Die „unendliche Vereinzelung des Menschen“ und das komisch tragische Chaos zwischenmenschlicher Beziehungen zeigt Christopher Rüping an den Kammerspielen. Sein dramatisches Kräftemessen nach Bertolt Brechts „Im Dickicht der Städte“ durchspielt Variationen gegen die Einsamkeit – die in Enttäuschung enden. Das Anstacheln über alle Grenzen hinaus ist dabei der verzweifelte Versuch, sich selbst Bedeutung beizumessen – wenn nicht als Freund, so eben als Feind. Ob in der geschwisterlichen Kissenschlacht von Garga und Marie oder im hungrigen Bühnenkussgenuss, der dazu führt, dass die Souffleuse die Szene selbst zu Ende sprechen muss, ob in der plakativen Choreographie, die sportlich alle Theaterkampf-Register zieht, oder wenn die fünf Schauspieler unter der Heile-Welt-Utopie einer Bettdecke, die bis in den Zuschauerraum reicht, auf Hautfühlung gehen – wie Brecht unterscheidet Rüping nicht zwischen Spiel und Ernst, Lust und Existenz.

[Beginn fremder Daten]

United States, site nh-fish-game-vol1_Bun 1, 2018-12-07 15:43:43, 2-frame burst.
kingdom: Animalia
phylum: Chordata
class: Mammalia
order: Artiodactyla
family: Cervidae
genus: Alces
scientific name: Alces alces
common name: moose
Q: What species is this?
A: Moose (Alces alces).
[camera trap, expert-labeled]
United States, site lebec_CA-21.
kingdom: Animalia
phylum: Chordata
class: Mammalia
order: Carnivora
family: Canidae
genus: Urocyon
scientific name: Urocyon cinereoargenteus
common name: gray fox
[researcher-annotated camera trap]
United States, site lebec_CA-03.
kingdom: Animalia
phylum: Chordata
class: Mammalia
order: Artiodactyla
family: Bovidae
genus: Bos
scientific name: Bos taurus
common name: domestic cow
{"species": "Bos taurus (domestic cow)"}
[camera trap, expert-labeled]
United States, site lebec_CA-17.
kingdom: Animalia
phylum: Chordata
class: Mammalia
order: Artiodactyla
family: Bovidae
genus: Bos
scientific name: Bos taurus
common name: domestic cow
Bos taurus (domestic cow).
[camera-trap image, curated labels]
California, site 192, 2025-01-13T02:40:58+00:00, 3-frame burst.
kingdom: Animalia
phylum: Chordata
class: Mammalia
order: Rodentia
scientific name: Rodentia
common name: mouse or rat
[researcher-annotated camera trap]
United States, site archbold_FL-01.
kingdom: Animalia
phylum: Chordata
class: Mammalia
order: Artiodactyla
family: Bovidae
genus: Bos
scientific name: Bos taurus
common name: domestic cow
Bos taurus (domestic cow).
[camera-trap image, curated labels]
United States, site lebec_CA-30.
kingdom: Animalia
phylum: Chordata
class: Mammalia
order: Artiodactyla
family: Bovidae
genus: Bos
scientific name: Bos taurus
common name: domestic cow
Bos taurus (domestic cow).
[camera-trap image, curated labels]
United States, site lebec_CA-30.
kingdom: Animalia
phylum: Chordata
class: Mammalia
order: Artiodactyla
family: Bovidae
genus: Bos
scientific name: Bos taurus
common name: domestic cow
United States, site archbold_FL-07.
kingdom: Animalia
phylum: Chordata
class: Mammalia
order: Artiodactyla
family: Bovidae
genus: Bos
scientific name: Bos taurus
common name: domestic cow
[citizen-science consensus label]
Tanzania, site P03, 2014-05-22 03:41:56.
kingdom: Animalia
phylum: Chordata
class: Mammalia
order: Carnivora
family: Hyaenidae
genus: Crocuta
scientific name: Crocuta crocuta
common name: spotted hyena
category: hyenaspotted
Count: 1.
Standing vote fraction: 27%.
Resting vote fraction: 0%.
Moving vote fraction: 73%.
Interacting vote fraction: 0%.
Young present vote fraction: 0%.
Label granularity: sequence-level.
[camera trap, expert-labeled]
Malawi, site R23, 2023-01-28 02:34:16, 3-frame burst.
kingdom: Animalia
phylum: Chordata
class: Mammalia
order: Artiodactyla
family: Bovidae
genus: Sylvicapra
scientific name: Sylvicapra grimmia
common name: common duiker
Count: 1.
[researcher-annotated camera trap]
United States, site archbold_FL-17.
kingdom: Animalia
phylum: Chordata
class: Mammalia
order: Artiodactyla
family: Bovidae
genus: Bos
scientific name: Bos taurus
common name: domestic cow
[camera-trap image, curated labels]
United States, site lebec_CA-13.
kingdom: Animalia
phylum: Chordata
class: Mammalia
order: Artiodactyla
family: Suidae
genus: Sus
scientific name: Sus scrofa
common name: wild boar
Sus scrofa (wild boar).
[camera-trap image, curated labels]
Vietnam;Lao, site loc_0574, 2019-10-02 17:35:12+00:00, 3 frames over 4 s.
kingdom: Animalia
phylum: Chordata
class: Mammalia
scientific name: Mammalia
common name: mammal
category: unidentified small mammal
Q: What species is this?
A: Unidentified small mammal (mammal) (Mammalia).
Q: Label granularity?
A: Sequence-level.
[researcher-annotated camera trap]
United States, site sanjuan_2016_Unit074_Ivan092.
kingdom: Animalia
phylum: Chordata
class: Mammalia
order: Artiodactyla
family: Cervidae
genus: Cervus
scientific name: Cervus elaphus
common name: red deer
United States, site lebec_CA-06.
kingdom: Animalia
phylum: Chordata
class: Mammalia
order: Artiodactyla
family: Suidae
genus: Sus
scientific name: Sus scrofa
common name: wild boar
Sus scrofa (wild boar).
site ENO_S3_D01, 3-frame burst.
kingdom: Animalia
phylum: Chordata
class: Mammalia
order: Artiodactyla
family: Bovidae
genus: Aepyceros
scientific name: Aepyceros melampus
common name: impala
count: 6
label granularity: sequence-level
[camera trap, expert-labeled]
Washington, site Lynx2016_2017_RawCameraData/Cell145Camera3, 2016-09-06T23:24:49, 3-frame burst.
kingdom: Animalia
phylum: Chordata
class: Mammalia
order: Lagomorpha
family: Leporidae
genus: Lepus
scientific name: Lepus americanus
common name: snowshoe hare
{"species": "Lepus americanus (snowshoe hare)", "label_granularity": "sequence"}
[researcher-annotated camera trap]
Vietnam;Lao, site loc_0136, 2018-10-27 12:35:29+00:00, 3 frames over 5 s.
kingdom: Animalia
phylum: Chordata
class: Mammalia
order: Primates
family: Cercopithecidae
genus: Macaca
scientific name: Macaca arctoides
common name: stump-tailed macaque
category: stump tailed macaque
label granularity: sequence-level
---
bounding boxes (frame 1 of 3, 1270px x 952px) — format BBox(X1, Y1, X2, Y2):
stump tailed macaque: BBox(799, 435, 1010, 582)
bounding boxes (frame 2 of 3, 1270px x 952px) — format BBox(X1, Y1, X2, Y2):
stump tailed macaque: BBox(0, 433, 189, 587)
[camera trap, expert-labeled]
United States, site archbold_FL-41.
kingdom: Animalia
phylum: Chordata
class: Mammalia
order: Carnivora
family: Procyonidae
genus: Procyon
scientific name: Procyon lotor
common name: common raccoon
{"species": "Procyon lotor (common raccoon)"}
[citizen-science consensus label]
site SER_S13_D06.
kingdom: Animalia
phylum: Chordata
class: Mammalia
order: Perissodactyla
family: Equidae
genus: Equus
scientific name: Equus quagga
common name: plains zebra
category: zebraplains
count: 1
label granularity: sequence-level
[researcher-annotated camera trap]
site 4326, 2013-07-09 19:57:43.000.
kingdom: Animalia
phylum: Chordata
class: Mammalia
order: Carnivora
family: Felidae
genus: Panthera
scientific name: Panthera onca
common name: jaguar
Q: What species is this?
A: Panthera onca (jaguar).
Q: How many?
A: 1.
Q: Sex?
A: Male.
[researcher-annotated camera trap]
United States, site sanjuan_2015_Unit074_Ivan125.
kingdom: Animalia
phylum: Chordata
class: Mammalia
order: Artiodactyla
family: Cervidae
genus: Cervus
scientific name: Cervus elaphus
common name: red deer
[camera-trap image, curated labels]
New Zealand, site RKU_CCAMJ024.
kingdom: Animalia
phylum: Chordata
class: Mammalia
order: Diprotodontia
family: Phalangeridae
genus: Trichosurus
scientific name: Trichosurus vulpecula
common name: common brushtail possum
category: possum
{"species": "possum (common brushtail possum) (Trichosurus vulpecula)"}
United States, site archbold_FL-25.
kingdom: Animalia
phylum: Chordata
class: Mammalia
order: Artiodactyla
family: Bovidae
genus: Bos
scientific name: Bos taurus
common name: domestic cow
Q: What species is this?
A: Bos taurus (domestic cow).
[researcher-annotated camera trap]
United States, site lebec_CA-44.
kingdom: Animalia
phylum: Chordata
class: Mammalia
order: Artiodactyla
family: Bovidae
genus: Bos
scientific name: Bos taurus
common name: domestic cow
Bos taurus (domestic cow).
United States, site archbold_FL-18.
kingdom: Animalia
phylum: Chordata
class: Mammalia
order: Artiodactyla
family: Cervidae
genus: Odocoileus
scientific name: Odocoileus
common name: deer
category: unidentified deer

Nicht nur die Rollen, auch die Geschlechter und die gesprochenen Sprachen (Deutsch, Englisch, Arabisch, Serbisch) sind in dieser Inszenierung austauschbar. Doch im Dickicht sich verselbständigender, verfremdender Assoziationen fehlt es zwischen Bühne und Zuschauerraum oft an Berührung, wo von fehlender Berührung die Rede ist. Das Spiel wirkt allzu fragmentarisch und unpersönlich un(an)greifbar. Dass sich Rüping entgegen Brecht einer Steigerung des Kampfes bis hin zum „Finish“ verweigert, ist dabei konsequent, macht aber das zweistündige Verfolgen des Abends nicht einfacher. Anstelle von Gargas Fazit – „Alleinsein ist eine gute Sache“ – beweist Rüping seinem Publikum mit einer Vielzahl von Trugschlüssen das ganze Gegenteil. Bemerkenswert, wie der Intellektuelle Garga sich zu Beginn über den Namen des Holzhändlers amüsiert, die Provokation als Ausgangspunkt des Kampfes – und des Dramas – sich in München also von Shlink auf Garga verschiebt. Beklemmend, wie später ein verdoppelter Garga die echte Nähe zwischen seiner Schwester Marie und seinem Gegner Shlink entheiligt, indem er beide zur Prostitution demütigt und sich dabei an den projizierten Bildern der Live-Kamera berauscht.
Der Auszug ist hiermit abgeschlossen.